EXERCISE PASSAGE section start
ContactHeidi Dungey, Science Leader, Forest Genetics email@example.com
Important partnerships with Māori
Read Scion’s Māori Plan [pdf]
Many Māori landowners and trusts are taking a long-term inter-generational approach to land and forest management by reinvesting in their land while retaining environmental and cultural values.
Increasingly, radiata pine is not the preferred choice of species. Instead, iwi are investing in a range of diverse species and evolving programmes in indigenous forestry and products. Special focus is being placed on tōtara and mānuka, their product value chains, and the commercial propagation of these and other indigenous species.
New Zealand’s indigenous forests are largely protected from logging. However, some species can be grown specifically for timber production, making them a viable alternative to radiata pine or as an option for mixed land-use.
Our work ranges from species selection and propagation to improving timber qualities, to helping grow the economic value of indigenous forestry.
Kauri and tōtara, in particular, could be managed as a future long-term supply of specialty timbers. Our research, combined with new wood processing technologies, helps land and forest owners make comparisons with other forest species to support their investment decisions.
Kauri (Agathis australis)
Kauri grows much faster in planted stands than in natural forests. Commercial yields can be achieved at around 50-60 years in good growing conditions. Opportunities also exist for early value recovery from companion crops or commercial thinning.
EXERCISE PASSAGE section end
ENTRIES SUPPLIED section start
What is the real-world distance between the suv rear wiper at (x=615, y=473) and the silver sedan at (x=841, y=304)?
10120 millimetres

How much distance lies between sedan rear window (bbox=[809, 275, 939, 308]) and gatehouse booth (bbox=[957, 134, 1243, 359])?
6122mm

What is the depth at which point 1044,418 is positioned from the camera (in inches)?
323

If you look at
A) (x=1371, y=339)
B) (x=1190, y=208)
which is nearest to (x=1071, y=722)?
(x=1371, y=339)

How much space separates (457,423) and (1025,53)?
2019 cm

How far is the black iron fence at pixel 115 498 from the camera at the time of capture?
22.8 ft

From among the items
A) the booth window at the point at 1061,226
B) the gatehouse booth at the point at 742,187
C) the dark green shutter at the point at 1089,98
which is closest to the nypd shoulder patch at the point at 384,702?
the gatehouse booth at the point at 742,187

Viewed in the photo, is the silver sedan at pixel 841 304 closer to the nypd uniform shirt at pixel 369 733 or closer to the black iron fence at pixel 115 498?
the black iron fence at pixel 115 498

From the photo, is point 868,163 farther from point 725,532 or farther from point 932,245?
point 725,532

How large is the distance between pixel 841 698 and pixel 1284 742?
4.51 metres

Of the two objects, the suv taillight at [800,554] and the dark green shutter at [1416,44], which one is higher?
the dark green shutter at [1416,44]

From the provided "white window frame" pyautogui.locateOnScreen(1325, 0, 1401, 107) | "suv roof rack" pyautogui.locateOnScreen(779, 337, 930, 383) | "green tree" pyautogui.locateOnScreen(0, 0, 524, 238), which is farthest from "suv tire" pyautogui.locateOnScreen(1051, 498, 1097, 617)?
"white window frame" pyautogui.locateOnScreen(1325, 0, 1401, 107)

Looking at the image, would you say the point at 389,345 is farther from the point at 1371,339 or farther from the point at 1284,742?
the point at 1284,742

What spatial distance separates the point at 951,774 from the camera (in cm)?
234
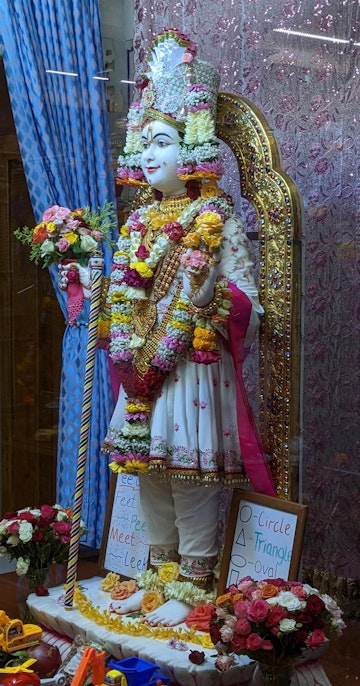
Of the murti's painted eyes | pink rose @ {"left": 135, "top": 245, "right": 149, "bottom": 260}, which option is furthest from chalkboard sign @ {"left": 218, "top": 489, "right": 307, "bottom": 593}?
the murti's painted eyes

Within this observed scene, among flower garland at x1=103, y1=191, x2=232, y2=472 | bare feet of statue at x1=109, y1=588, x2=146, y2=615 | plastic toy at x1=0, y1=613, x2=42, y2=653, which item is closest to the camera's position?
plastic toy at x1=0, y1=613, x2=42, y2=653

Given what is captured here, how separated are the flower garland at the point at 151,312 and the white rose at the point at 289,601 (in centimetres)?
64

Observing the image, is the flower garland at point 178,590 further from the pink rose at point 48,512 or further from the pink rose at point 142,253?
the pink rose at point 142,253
ENTRIES SUPPLIED section end
• **TASKS AND EXERCISES**:
**1.** Transcribe the passage on indigenous forestry word for word, beginning at the words "Kauri grows much" and stopping after "or commercial thinning.".
**2.** In the passage on indigenous forestry, why can some native species still be a viable alternative to radiata pine even though the indigenous forests are largely protected from logging? Answer in one to three sentences.

• **RESPONSES FOR EACH TASK**:
**1.**
Kauri grows much faster in planted stands than in natural forests. Commercial yields can be achieved at around 50-60 years in good growing conditions. Opportunities also exist for early value recovery from companion crops or commercial thinning.

**2.** Some species can be grown specifically for timber production. That makes them a viable alternative to radiata pine or an option for mixed land-use.